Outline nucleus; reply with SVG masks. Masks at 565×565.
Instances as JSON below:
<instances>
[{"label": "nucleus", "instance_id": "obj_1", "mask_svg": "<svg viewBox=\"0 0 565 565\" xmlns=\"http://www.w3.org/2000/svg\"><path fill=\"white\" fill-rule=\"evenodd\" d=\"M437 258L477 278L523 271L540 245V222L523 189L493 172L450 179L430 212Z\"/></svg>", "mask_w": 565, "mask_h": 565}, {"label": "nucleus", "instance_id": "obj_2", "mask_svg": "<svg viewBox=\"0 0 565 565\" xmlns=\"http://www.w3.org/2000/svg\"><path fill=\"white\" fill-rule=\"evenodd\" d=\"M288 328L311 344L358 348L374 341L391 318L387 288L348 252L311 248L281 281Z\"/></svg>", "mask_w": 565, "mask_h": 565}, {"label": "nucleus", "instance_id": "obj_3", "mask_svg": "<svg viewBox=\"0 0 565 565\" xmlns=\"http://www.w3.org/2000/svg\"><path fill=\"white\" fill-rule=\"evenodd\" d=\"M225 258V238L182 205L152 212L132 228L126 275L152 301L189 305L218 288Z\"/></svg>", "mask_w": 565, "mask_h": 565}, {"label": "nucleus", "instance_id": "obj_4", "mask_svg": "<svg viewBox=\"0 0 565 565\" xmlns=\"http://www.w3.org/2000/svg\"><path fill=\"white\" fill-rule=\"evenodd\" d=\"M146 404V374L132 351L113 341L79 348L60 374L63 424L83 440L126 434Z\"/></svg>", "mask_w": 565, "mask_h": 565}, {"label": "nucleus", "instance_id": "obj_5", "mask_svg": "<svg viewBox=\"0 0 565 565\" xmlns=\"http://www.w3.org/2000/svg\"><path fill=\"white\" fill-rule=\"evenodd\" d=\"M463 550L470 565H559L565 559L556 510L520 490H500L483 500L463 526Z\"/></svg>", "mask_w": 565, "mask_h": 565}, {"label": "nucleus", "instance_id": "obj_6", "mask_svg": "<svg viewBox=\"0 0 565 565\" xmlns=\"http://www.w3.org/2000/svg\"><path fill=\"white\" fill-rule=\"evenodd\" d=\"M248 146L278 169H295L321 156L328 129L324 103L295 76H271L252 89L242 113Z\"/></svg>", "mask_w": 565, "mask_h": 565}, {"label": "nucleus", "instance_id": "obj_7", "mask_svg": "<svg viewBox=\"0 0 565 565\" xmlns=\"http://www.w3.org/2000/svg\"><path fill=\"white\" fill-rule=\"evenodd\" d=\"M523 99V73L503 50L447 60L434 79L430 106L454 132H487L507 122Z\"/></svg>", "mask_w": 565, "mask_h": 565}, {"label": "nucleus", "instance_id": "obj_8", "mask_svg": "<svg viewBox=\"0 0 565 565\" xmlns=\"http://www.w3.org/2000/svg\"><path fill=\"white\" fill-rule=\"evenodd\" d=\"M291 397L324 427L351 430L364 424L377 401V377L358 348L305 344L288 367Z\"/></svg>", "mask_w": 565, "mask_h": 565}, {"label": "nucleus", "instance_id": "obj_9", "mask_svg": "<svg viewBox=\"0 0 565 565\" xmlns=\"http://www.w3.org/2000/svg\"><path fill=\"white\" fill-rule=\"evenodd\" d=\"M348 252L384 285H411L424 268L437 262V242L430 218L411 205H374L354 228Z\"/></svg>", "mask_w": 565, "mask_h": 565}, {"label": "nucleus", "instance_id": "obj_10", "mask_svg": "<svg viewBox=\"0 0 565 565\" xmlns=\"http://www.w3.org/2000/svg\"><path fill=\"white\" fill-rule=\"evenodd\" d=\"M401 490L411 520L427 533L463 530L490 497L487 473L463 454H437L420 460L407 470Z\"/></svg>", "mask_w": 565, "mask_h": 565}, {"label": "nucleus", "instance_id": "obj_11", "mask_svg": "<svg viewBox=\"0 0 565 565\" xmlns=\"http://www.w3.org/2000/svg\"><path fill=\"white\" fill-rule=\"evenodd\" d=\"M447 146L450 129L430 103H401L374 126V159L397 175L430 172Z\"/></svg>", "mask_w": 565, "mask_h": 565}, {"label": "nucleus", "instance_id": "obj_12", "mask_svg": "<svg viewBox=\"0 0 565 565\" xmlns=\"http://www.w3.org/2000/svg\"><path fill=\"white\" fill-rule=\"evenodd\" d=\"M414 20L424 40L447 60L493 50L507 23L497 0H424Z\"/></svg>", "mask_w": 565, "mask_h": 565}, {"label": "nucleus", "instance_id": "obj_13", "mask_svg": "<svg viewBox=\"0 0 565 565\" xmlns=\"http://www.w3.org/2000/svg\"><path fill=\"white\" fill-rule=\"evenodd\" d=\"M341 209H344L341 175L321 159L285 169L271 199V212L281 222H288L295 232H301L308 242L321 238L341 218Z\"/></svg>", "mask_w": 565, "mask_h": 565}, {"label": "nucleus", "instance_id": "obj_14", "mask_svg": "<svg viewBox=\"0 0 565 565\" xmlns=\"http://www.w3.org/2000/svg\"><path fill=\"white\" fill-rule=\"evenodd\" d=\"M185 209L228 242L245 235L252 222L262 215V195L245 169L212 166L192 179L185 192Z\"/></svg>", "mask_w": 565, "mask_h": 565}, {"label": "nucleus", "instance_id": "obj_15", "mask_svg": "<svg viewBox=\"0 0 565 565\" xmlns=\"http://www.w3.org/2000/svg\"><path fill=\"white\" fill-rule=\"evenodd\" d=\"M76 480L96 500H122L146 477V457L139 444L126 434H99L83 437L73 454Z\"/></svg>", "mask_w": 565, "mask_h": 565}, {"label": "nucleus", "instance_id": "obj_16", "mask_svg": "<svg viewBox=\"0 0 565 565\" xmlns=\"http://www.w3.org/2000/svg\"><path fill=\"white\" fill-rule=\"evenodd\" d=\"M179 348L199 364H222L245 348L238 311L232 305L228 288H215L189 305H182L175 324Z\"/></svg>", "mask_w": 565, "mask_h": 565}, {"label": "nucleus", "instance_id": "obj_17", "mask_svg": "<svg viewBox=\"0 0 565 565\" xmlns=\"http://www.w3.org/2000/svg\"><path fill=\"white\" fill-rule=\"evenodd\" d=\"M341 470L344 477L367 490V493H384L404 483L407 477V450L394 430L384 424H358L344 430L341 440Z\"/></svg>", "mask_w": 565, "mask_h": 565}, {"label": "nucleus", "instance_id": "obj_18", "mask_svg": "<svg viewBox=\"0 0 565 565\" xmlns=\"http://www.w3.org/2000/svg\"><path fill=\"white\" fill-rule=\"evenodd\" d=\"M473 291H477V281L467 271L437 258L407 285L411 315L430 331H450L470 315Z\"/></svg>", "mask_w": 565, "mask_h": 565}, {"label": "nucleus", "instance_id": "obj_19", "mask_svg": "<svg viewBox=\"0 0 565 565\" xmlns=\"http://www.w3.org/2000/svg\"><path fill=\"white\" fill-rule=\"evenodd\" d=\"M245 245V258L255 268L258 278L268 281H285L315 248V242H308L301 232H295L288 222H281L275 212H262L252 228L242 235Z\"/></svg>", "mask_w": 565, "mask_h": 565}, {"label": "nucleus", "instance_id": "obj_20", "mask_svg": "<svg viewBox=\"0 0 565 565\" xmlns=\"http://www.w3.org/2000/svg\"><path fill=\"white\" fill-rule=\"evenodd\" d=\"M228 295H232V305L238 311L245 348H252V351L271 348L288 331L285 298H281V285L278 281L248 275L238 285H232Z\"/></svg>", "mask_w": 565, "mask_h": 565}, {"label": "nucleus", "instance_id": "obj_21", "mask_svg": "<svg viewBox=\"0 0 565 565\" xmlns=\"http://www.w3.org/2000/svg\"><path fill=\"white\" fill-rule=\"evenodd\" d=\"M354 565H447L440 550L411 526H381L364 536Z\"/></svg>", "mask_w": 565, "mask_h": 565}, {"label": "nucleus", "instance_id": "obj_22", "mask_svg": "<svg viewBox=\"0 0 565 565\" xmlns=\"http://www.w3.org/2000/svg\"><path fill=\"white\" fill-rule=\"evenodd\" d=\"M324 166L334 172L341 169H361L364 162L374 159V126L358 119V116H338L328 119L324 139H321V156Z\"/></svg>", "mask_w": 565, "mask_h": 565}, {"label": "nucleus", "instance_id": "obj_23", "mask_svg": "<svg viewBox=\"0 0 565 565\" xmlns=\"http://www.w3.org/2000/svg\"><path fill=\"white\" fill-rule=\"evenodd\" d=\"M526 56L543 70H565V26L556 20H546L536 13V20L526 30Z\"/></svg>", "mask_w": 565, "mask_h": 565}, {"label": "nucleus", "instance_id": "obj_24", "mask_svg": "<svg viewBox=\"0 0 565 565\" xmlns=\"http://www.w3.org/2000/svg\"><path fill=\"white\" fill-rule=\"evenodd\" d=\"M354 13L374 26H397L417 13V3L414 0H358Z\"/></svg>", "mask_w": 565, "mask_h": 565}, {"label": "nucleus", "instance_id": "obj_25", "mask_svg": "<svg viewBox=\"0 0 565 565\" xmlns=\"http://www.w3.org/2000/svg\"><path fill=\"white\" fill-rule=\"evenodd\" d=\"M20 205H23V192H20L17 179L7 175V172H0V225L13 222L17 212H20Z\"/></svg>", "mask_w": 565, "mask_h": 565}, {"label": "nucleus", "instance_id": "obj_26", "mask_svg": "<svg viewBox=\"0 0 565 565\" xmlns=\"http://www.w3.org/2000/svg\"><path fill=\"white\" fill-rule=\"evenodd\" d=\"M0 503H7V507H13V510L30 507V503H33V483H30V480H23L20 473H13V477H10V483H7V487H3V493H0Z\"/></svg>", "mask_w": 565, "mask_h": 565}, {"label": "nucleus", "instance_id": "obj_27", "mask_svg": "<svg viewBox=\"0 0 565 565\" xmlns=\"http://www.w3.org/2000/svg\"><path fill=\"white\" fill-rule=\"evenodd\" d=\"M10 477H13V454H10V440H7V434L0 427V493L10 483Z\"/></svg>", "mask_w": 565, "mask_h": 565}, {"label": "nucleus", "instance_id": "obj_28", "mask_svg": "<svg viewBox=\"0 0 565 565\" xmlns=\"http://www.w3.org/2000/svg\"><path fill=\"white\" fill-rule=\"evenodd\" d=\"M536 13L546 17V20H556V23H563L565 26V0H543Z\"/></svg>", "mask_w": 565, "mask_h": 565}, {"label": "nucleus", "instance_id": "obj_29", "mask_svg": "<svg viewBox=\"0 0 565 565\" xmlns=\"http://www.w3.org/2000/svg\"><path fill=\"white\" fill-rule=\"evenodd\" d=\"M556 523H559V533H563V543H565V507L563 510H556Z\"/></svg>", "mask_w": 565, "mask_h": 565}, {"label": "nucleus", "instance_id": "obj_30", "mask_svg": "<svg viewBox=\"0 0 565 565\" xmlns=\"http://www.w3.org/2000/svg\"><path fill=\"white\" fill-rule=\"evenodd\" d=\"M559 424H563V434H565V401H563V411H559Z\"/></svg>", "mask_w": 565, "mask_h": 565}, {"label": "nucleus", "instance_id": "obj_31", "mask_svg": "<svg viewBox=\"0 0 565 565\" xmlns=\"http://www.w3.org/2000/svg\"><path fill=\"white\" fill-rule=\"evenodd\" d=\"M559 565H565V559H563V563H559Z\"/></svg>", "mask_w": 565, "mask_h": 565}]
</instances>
────────────────────
Objective
Return, unchanged, the lines from the first line of the rows through the line that contains "<instances>", both included.

Solution to this problem
Outline nucleus; reply with SVG masks. Masks at 565×565.
Instances as JSON below:
<instances>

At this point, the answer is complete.